Nun haben wir das schwarz auf weiß. Und nun? Was wollen uns diese nackten Zahlen sagen? Was machen wir mit diesen Zahlen, bzw. was machen diese Zahlen mit uns? Inwieweit tragen sie zur allgemeinen Information bei?

Mich haben sie von Anfang an eher irritiert, weil sie mehr Fragen ausgelöst als beantwortet haben. Zurück blieb ein diffuses Angstgefühl, das ich so nicht stehenlassen wollte.

Eigentlich mag ich Zahlen nämlich gerne. Sie laden mich immer direkt ein, etwas mit ihnen anzustellen. Ich kann an keinem Grabstein vorbeigehen, ohne das Lebensalter des Verstorbenen anhand der beiden Jahreszahlen auszurechnen.

Insofern reizen mich auch die morgendlichen Corona-Zahlen und ich spiele mit ihnen verschiedene Modelle durch, um sie für mich zu deuten. In welchem Verhältnis stehen sie zu einander? Was passiert, wenn ich sie in einen bestimmten Zusammenhang stelle?
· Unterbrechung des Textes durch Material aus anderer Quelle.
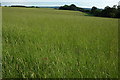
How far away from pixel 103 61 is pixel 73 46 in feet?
3.29

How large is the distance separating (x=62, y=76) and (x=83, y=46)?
4.60 ft

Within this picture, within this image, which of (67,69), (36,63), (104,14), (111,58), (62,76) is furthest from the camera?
(104,14)

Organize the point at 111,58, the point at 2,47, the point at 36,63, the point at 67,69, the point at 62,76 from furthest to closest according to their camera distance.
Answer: the point at 2,47, the point at 111,58, the point at 36,63, the point at 67,69, the point at 62,76

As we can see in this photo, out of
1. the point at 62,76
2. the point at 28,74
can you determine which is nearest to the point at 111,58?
the point at 62,76

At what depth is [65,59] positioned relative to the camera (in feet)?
7.66

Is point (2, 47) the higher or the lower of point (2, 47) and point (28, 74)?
the higher

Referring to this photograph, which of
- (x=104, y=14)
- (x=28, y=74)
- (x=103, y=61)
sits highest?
(x=104, y=14)

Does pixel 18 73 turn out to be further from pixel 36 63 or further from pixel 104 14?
pixel 104 14

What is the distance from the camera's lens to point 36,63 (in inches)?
87.3

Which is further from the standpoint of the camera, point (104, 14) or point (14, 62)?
point (104, 14)

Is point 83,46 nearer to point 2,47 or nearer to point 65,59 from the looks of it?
point 65,59

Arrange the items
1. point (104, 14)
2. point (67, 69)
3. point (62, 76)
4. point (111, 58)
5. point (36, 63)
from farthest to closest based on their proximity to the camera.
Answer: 1. point (104, 14)
2. point (111, 58)
3. point (36, 63)
4. point (67, 69)
5. point (62, 76)

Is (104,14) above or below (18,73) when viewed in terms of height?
above

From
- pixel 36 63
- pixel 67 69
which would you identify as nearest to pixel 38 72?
pixel 36 63
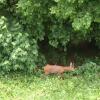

Für die heutigen Berechnungen habe ich mich meinem eigenen halbwegs überschaubaren Umfeld zugewandt – dem Landkreis Karlsruhe. Die Zahlen sind vertrauenswürdigen Ministeriumsquellen entnommen, aber ich füge mal vorsichtshalber hinzu: Ohne Gewähr!

Der Landkreis hat 442 700 EinwohnerInnen. Davon sind 505 Menschen mit dem Corona-Virus infiziert (Stand 05.04.), was einen Anteil von 0,11% ergibt; das heißt auf 1000 BewohnerInnen kommt etwas mehr als ein Infizierter. Hochgerechnet auf 100 000 EinwohnerInnen entspricht dies 113,7 Fällen was wiedrum die Infektionsrate (gemeldete Infektionen pro 100 000 Einwohner) für den Landkreis Karlsruhe darstellt.

Wenn ich mir nur diese Zahlen anschaue, erscheint mir die Lage hierzulande recht überschaubar, selbst wenn die Dunkelziffer der Infizierten deutlich höher sein wird. Ich nutze diese Zahlenspiele also, um meinem Angstgefühl etwas entgegenzusetzen. Ein anderer mag das Ganze völlig anders interpretieren und wird durch sie eher alarmiert und in Sorge versetzt.

Genauso ist für mich, die ich nur ungern Auto fahre, die Zahl der Verkehrstoten aus dem Jahr 2019 mit 3059 ein klares Zeichen dafür, dass unbedingt ein Tempolimit her muss, während ein leidenschaftlicher Motorist darauf hinweisen wird, dass wir verkehrspolitisch auf dem richtigen Weg sind, weil die Quote seit den 50er Jahren nicht mehr so niedrig war.

Die Vermutung liegt nahe, dass sich mit den identischen Zahlen fast jede bereits vorhandene Einstellung begründen lässt.